**** Provided information ****
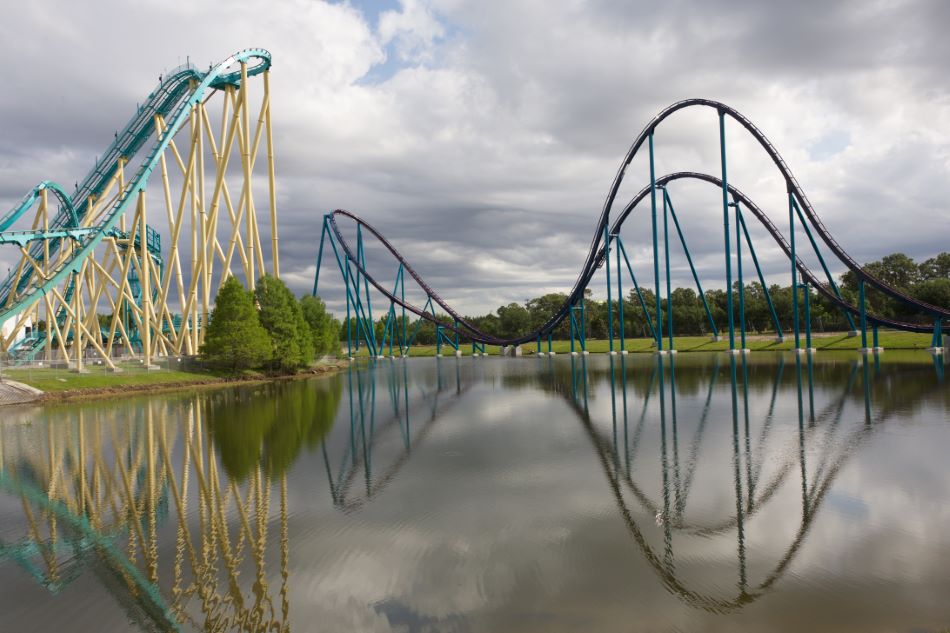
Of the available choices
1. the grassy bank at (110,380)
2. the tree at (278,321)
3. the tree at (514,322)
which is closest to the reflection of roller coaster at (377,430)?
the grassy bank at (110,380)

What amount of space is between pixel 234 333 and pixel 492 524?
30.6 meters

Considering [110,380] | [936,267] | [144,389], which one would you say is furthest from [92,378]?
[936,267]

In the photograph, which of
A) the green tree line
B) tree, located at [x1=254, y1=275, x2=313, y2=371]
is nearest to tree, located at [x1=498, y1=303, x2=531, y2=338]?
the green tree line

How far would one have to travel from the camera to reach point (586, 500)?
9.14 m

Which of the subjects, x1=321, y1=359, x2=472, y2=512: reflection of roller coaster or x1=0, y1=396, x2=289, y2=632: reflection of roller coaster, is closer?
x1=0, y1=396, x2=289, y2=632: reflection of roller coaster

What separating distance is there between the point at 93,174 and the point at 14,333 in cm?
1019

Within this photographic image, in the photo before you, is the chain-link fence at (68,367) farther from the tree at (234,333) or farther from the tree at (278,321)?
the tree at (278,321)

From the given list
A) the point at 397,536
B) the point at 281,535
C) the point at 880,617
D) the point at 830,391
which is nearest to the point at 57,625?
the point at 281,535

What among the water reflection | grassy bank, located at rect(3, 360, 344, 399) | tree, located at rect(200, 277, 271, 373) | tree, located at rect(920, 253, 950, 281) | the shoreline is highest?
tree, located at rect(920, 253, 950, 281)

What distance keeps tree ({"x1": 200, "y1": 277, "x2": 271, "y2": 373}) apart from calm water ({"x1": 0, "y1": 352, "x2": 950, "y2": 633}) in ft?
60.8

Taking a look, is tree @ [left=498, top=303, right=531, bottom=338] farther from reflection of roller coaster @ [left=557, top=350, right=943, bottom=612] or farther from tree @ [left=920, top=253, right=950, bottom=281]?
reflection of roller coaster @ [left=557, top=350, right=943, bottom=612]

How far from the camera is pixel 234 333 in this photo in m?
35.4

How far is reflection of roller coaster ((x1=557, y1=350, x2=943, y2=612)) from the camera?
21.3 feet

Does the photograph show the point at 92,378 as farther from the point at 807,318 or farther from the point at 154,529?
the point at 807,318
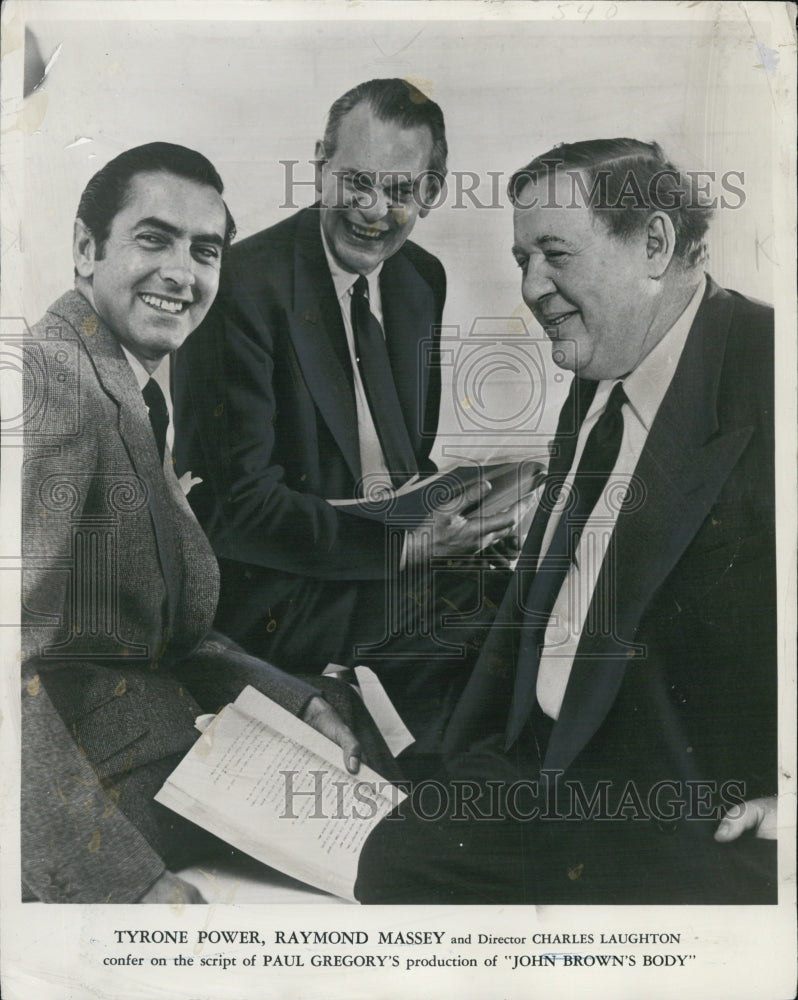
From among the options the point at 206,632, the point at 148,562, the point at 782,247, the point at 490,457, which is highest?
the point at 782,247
****
**** Provided information ****
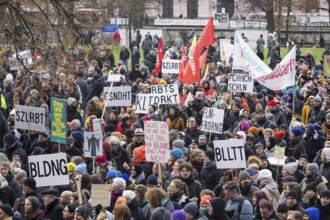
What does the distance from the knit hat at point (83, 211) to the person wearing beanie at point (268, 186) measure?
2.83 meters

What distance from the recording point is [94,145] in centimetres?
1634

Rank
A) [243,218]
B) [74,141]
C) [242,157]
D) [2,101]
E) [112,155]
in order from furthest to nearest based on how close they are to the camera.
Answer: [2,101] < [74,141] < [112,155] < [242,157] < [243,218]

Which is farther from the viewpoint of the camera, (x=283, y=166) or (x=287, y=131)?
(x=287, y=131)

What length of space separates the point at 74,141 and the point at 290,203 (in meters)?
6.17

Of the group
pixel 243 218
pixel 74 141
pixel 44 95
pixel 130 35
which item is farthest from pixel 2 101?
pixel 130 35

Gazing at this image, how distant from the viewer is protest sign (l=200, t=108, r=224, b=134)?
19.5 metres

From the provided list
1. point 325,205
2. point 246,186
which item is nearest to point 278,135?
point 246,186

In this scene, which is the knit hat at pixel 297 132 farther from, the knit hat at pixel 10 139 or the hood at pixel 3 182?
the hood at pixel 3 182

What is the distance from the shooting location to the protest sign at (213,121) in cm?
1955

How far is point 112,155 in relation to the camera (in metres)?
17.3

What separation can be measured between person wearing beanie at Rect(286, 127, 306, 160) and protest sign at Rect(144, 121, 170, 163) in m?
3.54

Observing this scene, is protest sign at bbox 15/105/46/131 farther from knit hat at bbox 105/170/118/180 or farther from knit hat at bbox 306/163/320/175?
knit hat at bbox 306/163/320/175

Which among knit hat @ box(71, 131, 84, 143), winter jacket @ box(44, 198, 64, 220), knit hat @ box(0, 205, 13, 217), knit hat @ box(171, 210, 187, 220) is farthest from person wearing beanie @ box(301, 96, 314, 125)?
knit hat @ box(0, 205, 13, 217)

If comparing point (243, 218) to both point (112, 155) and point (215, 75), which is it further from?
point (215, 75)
****
**** Provided information ****
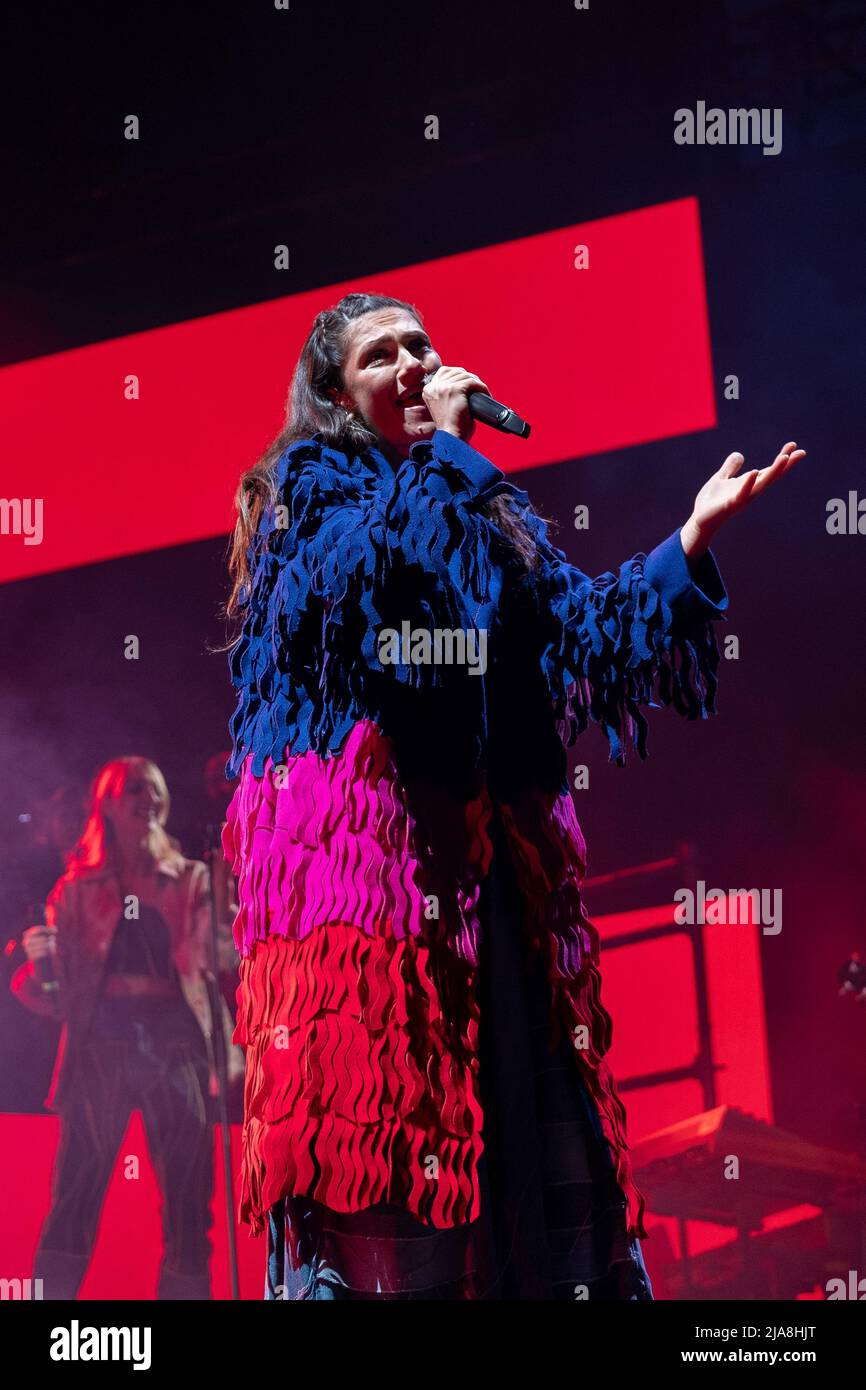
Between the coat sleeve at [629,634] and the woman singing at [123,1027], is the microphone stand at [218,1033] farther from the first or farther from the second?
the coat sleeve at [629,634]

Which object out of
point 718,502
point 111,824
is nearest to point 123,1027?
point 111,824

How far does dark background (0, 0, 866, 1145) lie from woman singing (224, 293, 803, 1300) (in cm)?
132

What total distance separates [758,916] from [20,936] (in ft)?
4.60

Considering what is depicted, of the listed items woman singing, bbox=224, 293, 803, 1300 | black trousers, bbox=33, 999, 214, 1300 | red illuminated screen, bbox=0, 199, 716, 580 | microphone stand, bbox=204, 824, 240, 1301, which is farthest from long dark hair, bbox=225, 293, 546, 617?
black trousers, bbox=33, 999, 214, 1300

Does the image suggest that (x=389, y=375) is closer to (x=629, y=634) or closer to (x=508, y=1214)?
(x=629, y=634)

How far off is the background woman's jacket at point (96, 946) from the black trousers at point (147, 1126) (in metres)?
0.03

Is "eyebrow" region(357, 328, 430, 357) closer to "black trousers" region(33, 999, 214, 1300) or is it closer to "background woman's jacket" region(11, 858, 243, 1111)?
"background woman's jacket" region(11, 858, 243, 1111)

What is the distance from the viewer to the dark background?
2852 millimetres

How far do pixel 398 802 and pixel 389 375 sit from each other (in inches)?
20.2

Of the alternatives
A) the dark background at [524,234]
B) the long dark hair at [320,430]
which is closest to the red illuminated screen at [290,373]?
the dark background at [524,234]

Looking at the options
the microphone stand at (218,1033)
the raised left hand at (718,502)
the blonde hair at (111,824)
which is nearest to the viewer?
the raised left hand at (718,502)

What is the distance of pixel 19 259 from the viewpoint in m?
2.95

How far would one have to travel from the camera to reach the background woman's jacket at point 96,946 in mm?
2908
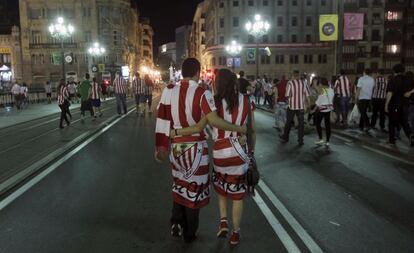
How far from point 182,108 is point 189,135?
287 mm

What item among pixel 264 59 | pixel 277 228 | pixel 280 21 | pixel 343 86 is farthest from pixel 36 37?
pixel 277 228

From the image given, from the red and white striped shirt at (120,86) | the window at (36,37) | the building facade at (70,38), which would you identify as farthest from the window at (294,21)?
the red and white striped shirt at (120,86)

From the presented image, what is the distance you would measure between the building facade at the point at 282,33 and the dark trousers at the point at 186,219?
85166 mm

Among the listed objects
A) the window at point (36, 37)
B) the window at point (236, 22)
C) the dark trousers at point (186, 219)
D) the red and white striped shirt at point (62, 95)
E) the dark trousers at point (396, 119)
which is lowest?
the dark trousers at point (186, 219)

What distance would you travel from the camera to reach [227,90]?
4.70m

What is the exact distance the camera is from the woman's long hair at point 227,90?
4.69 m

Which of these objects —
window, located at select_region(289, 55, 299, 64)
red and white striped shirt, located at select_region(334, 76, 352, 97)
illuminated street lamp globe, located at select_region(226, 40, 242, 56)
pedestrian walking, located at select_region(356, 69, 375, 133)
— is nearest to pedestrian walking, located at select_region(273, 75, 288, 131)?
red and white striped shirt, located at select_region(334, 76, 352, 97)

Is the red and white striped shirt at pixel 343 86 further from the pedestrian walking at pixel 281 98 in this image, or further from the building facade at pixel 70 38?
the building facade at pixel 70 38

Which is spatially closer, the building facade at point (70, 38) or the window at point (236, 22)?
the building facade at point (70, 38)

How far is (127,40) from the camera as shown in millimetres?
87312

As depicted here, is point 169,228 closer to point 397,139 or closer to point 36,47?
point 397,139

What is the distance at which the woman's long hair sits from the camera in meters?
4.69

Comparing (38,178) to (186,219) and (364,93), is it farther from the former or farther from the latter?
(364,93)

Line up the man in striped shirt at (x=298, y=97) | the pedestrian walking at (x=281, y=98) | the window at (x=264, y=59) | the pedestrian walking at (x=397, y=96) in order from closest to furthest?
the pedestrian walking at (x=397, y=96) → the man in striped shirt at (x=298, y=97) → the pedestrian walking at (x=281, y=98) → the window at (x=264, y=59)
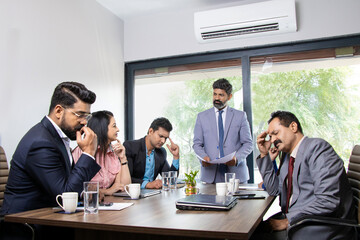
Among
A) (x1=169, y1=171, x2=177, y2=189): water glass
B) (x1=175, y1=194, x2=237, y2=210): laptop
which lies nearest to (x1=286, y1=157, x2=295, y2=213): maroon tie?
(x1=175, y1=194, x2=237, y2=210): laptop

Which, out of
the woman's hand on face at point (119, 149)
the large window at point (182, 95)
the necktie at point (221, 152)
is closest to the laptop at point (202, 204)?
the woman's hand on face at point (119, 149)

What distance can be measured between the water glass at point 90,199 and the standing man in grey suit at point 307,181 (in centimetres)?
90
****
■ **Task requirements**:
Reproduce the lines of the material verbatim, starting at the line that contains "858, 243, 1111)?" and ending at the line that contains "2852 millimetres", with both of those lines included.

■ **Solution to this task**:
Is "eyebrow" region(357, 328, 430, 357) closer to "black trousers" region(33, 999, 214, 1300) or is it closer to "background woman's jacket" region(11, 858, 243, 1111)?
"background woman's jacket" region(11, 858, 243, 1111)

What is the distance from the viewer to the dark background?
2852 millimetres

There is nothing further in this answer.